Свои мальчишеские годы он провел в Варшаве, куда их семью занесло военной волной из Бреста. Он видел первое утро войны. Он смотрел из окна на немые в сплошном гуле и грохоте, на немые кадры: бомба разорвалась прямо напротив их дома в казарме, выбегают солдаты в кальсонах, их косят с налета...
И вот ведь как расходятся и замыкаются круги.., - сейчас, недавно, он был в Канаде, гостил у известного этнографа и собирателя кинохроники Второй мировой. Там он посмотрел заново кадры первой бомбежки в Бресте. Горит казарма, люди бегут, сраженные падают, даже позы их, кажется, врезались в память, подламываются, оседают здания, один дом напротив уцелел... Там мальчик смотрит в окно, стекло лопнуло, сыплются, льются по стене осколки...
Ц.П. часто ездит за границу, побывал во многих странах и не раз, даже в тугие "застойные" времена. Его приглашают c лекциями или просто в гости, у него там есть даже свои пациенты. Иногда они приезжают сюда. Например, одна пожилая дама из Лондона навещала его несколько лет подряд.
- Aх, - говорила миссис Браун, - я не могу себе отказать. Есть три места на земле, где я обязательно должна побывать раз в году. Это Париж в каштановом цвету; Кейптаун, когда там склоны холмов покрываются красными цветами, и вот теперь Нью-Сибирск в его зимнем белом молчаньи...
"Я спрашивала Цезаря Петровича, отчего же он-то не уезжает отсюда навсегда, не бежит из мрачного нашего безмолвия. Он только смеялся:
- Где же еще я смогу жить так, как я хочу!"

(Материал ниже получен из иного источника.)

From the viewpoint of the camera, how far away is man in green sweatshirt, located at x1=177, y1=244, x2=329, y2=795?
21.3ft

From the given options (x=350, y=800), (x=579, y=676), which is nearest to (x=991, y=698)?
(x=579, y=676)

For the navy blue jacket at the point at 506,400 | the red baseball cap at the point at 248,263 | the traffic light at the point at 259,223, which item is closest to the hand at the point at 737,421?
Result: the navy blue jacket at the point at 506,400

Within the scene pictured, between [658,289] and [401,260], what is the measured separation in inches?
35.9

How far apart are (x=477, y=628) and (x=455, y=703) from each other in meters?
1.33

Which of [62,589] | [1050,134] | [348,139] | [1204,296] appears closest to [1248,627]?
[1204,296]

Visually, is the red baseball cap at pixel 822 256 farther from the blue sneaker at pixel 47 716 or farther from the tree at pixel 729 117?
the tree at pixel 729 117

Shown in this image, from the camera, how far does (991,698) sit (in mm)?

Мне тогда еще не было понятно.., - такой именитый! Такой готовый для жизни на любом континенте! Такой!.. со всеми возможностями... Моей натуре, свободолюбивой, может быть, бессмысленно бунтующей, романтической натуре было непонятно, что его удерживает внутри этого нашего страшного и жалкого, жестко очерченного круга, где в центре незыблемо стоит каменный идол?..
- Круги Господни неисповедимы, - он любил перевирать избитые поговорки с нарочитым еще акцентом.
Наши встречи с Ц.П. в те первые годы знакомства часты и неожиданны. Где-нибудь на улице вдруг. Вовсе не на площади Ленина. Да и что там делать в будние дни? В провинциальных городах такие тяжелые обкомистые площади называют "Центром". Наше общение развивалось по периферии. Он уводил меня по улицам в обыкновенную жизнь.
Мы шли мимо однообразных плоских домов, похожих на подслеповатые листы местной газеты с куцыми заголовками вывесок, мимо пыльных, словно асфальтовых стволов тополей, разглядывали в толпе лица... Иногда мы уходили совсем далеко от Центра вдоль оврагов, что раскинулись по городу в разные концы. Овраги густо облеплены "нахаловками"...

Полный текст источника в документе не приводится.